#### INFORMATION SHOWN ####

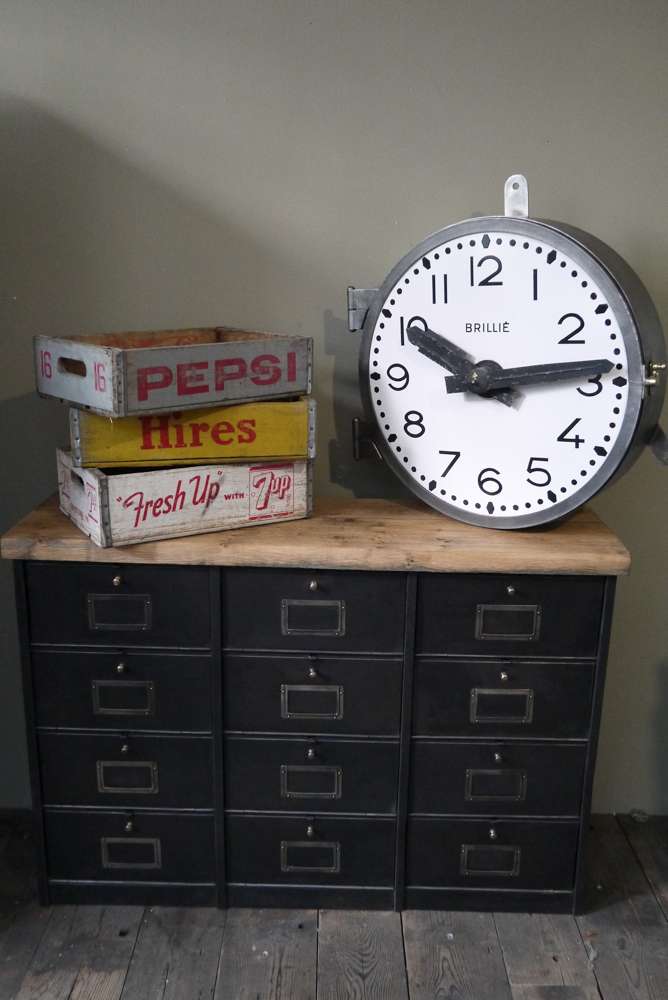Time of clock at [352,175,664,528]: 10:13
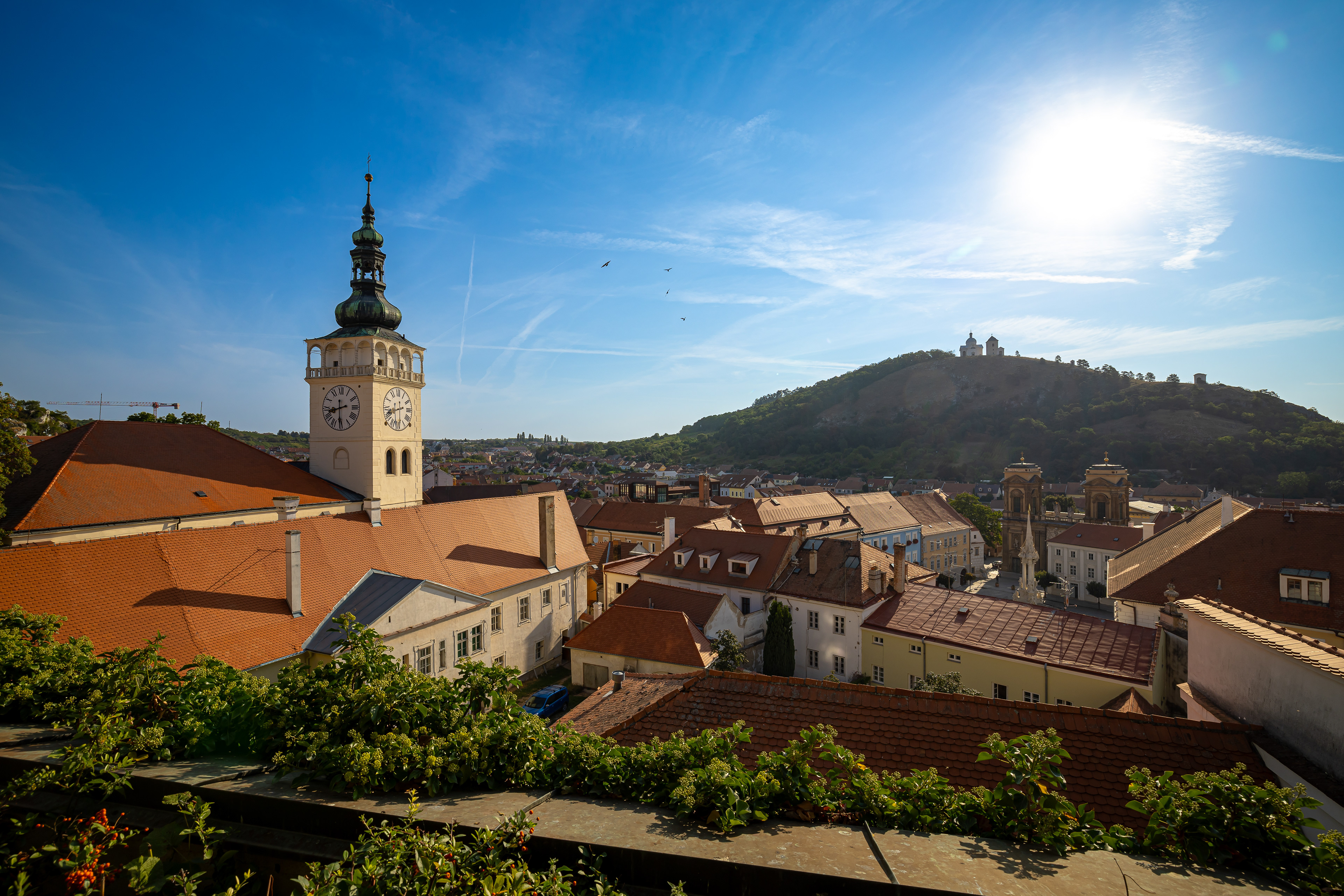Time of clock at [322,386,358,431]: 8:30
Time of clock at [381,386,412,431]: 8:30
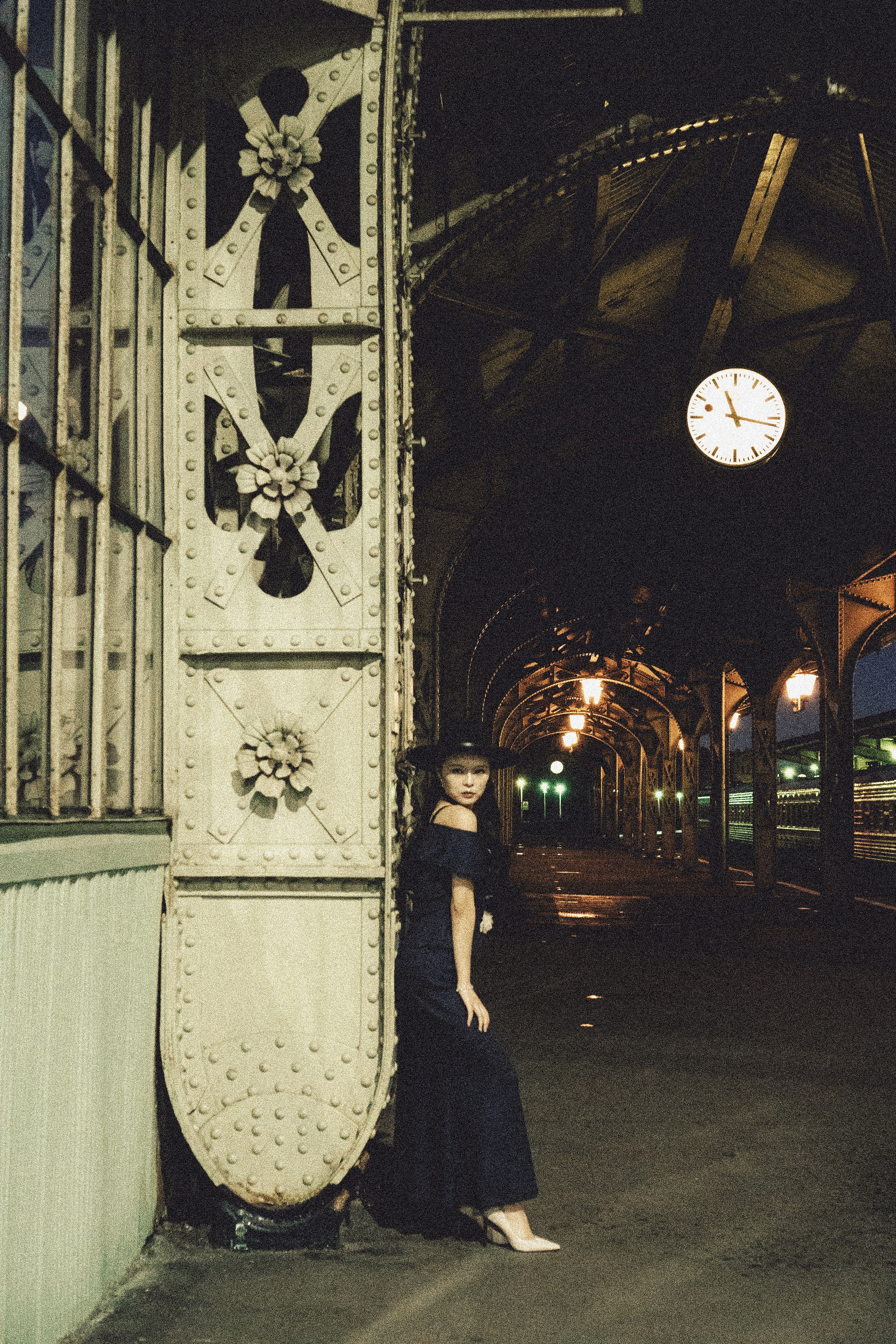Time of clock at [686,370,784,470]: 11:16
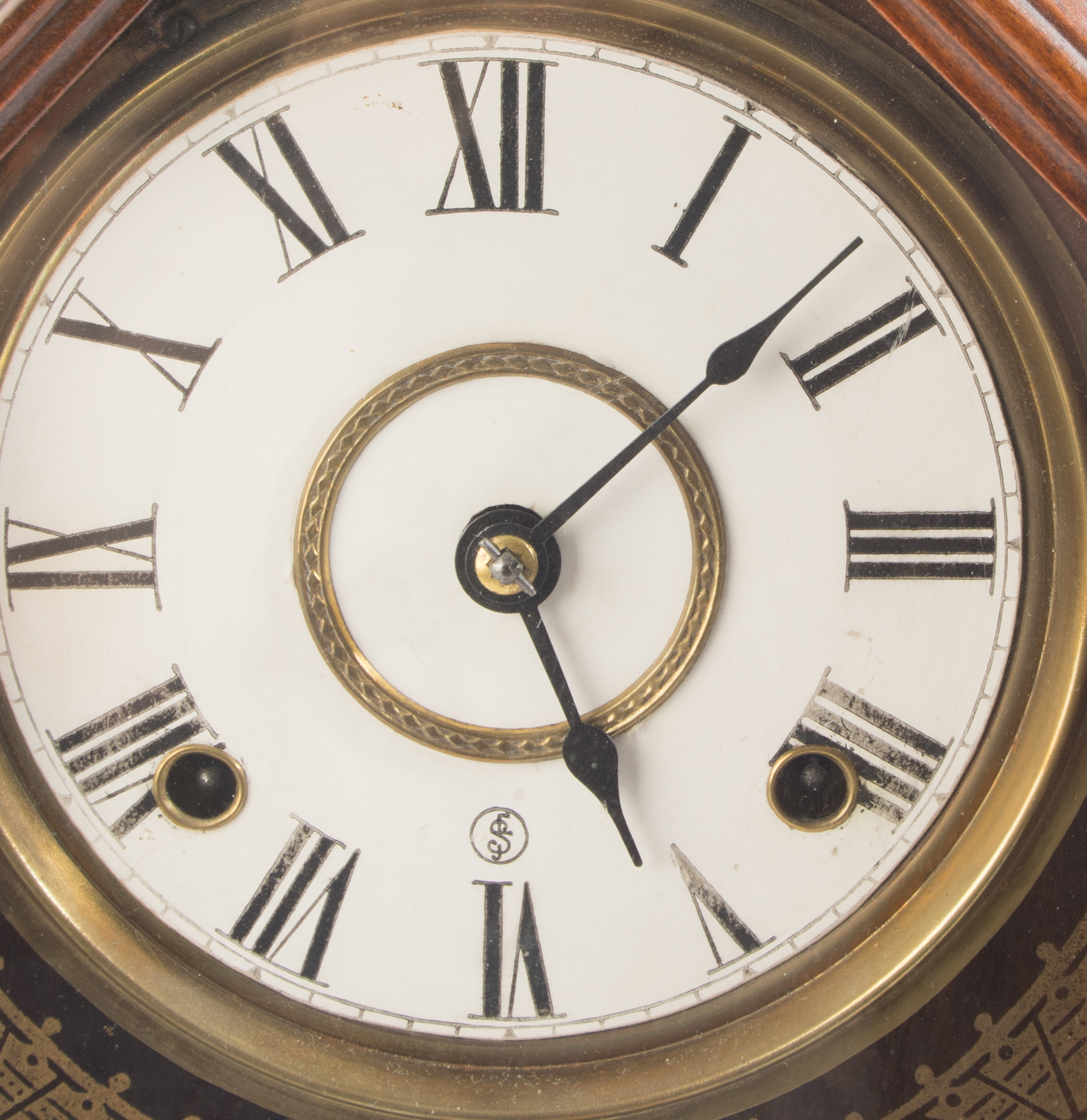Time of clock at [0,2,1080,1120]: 5:08
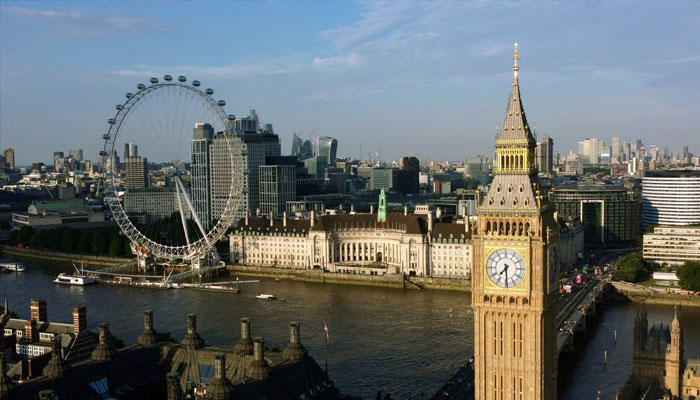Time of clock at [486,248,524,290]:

####

OBJECTIVE
Reproduce each of the rows above word for word, leaving out the pictures.

REPLY
Time of clock at [352,175,664,528]: 10:13
Time of clock at [322,386,358,431]: 8:30
Time of clock at [381,386,412,431]: 8:30
Time of clock at [686,370,784,470]: 11:16
Time of clock at [0,2,1080,1120]: 5:08
Time of clock at [486,248,524,290]:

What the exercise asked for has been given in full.